How would that help the D-Backs’ bottom line? Well, the team would no longer have to pay $4 million a year in rent and maintenance expenses to the county; instead, they would “pay Phoenix rent, the amount of which has not been determined,” in the words of the Arizona Republic. But the team owners also want more control over how to spend a capital improvement fund currently controlled by the county, and more control over non-baseball events at Chase Field — plus, possibly, to reduce seating in order to create more seat scarcity at the 48,000-seat stadiumand allow the team to charge higher ticket prices, something that’s drawn the ire of former Phoenix mayor Skip Rimsza, who charges that this would violate promises that the D-Backs would keep some seats inexpensive when they got $238 million in tax money to help pay for construction.
The Republic also chimed in with its own thoughts on the seat-scarcity issue:
The Diamondbacks have boasted about keeping tickets affordable.
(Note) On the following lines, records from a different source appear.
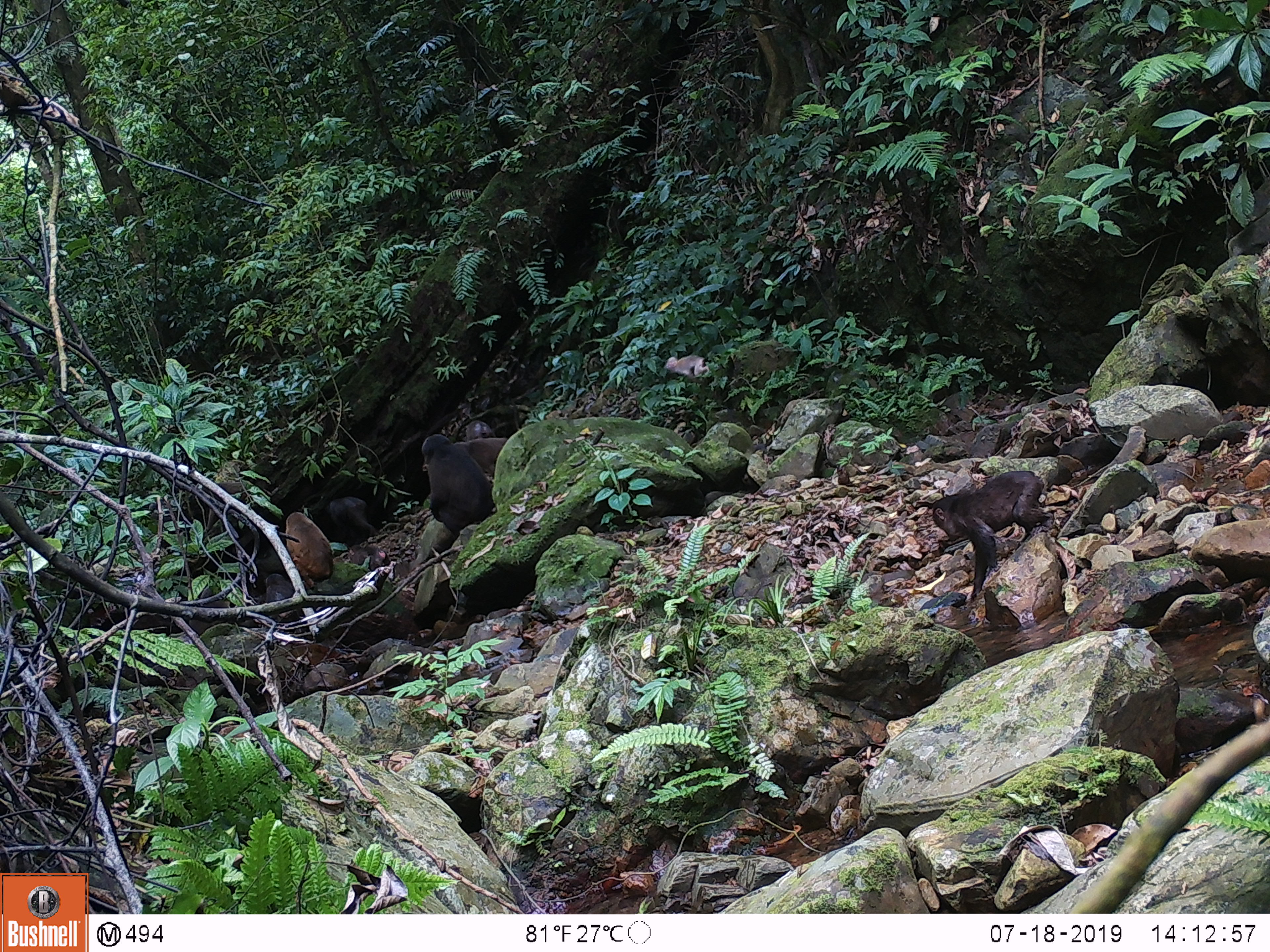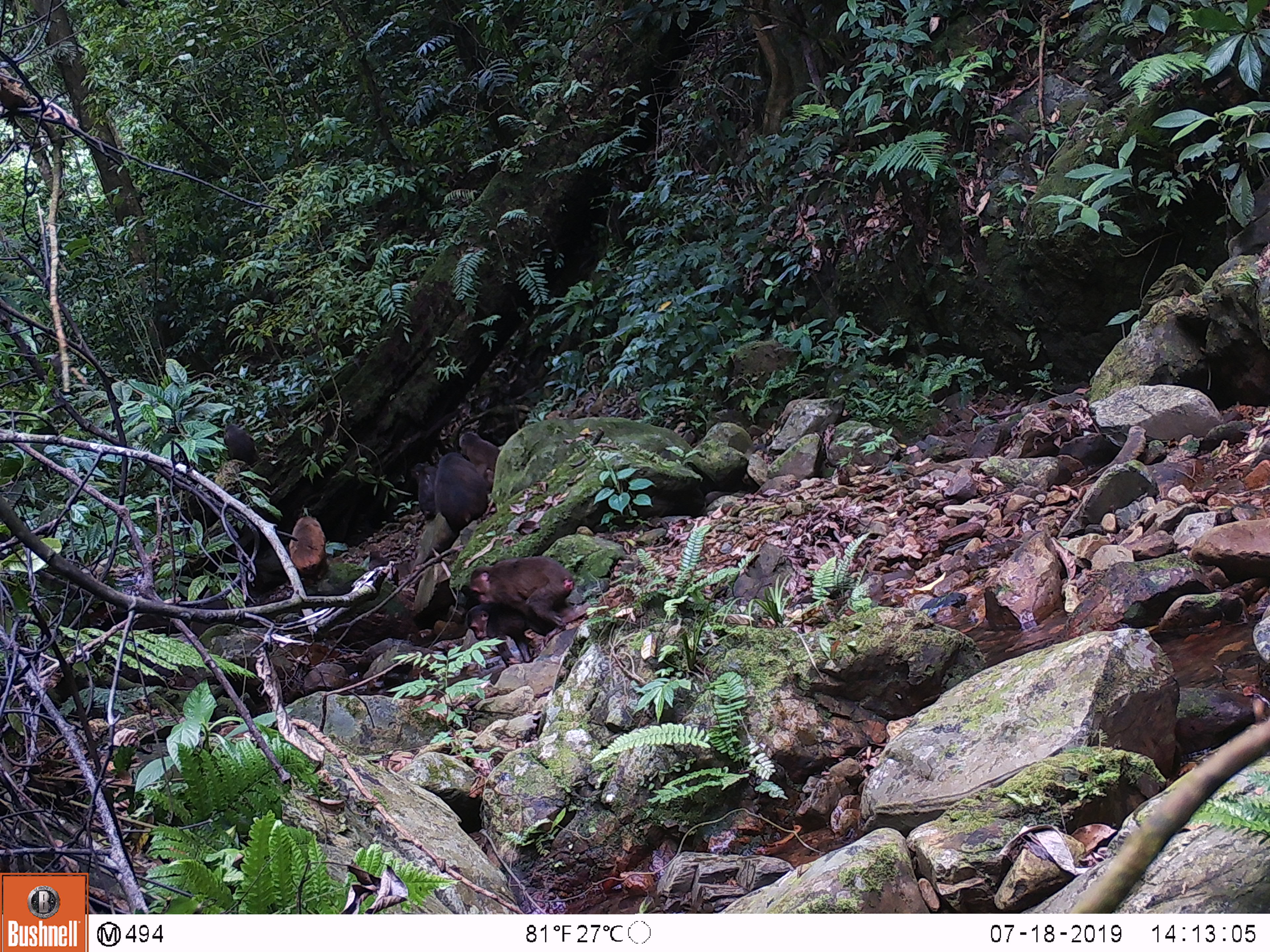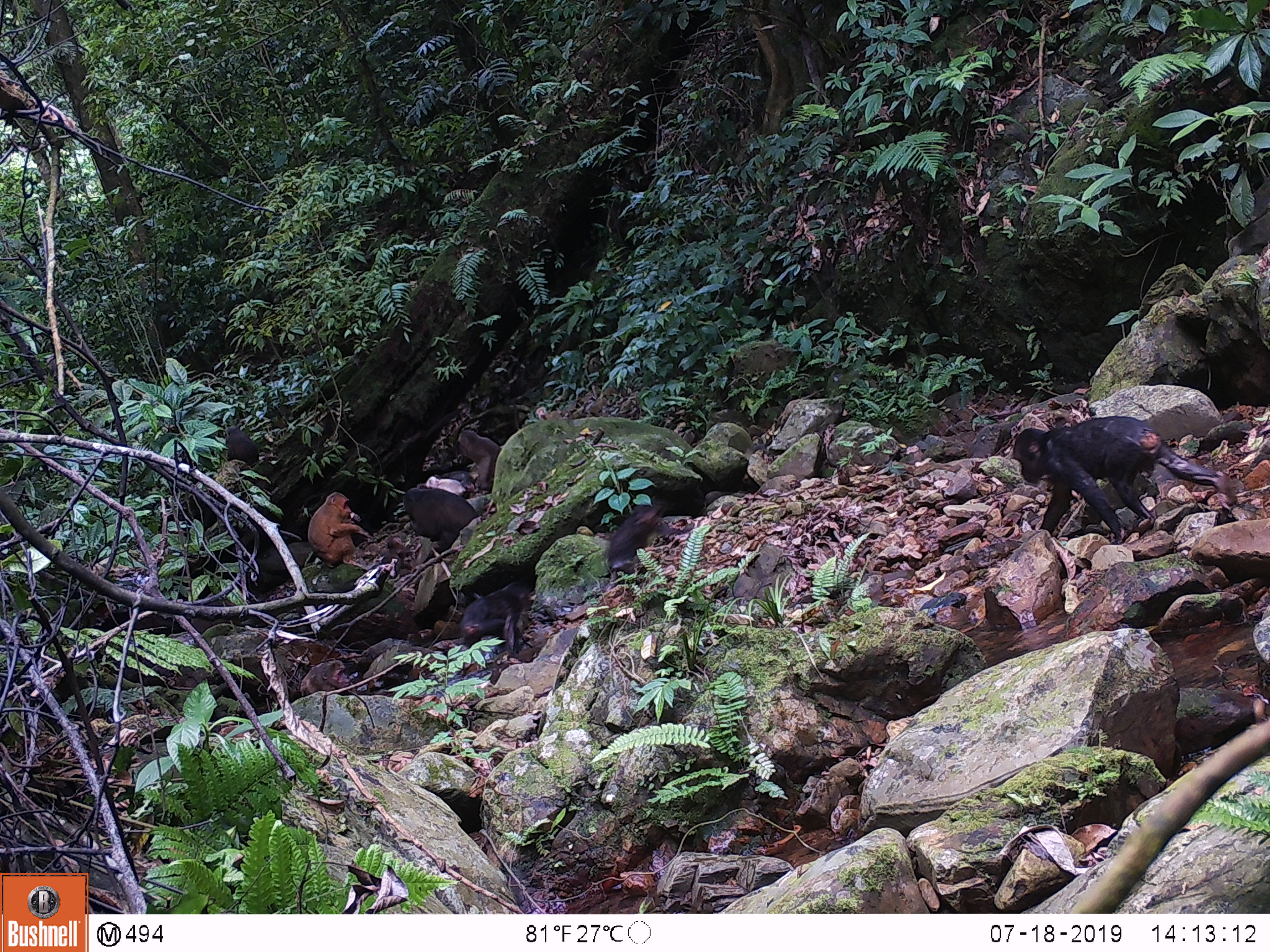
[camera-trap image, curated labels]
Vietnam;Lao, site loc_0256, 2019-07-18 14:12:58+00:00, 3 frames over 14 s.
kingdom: Animalia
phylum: Chordata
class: Mammalia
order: Primates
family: Cercopithecidae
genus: Macaca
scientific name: Macaca arctoides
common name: stump-tailed macaque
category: stump tailed macaque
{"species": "stump tailed macaque (stump-tailed macaque) (Macaca arctoides)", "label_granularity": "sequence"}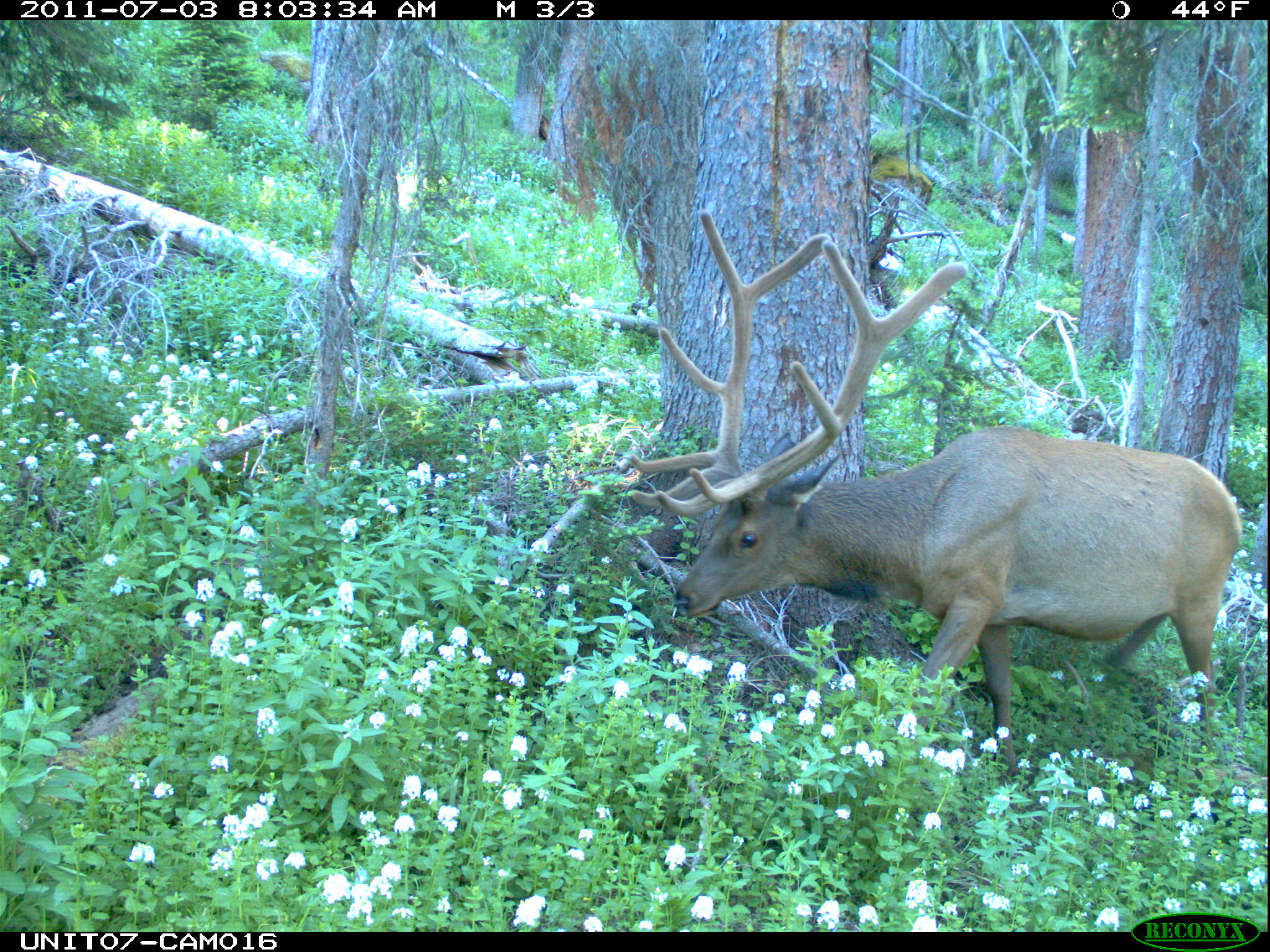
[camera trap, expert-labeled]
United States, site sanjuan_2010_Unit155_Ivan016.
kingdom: Animalia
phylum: Chordata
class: Mammalia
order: Artiodactyla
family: Cervidae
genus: Cervus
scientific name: Cervus elaphus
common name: red deer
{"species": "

The team’s $15.74 average ticket price this season ranked second-lowest among major-league teams…
But those low ticket prices also hinder the team’s ability to spend money on players. The Diamondbacks have one of the lowest payrolls in baseball.
First off, let’s dispense with the notion that sports teams operate by throwing all the money they make into a huge bucket, and then spending it all until it’s gone. Most team owners are fabulously wealthy, and have the cash reserves to spend an extra $10 million on an outfielder if they think it’ll help the team — and more important, help sell tickets.
And that’s the key point: When behaving economically rationally (the usual caveats about rational sports owners apply, obviously), owners will spend money on players when they think it’ll help produce enough in profits to pay for the added cost. And while more expensive tickets certainly help (it’s tough to pay for a big free-agent signing one $5 ticket at a time), fewer seats hurt, because it’s tougher to recapture your investment by selling tons of tickets once you’ve built a pennant-winner. (You can raise prices even more once the team is good, obviously, but you can do that whether your stadium holds 40,000 or 48,000.)
So what’s driving the D-Backs to cut payroll? Nothing — in fact, the team added nearly $20 million in payroll over the last winter. They’re certainly not spending like the Yankees and Red Sox, but they’re not going to unless they can convince Maricopa County to sell their stadium to the city of New York, not Phoenix.
In any event, this looks like the very early stages of negotiations — in fact, if I’m reading between the lines correctly, it was Rimsza who broke the news after learning of the talks. Why the Diamondbacks would need to orchestrate a transfer of ownership just to get some lease concessions — or, for that matter, why the city would be more willing to give up some rent payments and control over the stadium than the county would — isn’t exactly clear at the moment. But if nothing else, this is probably the first sign that with a now 14-year-old stadium, the D-Backs are preparing to get back on line for more public aid, now that the initial excitement of getting the last round has worn out.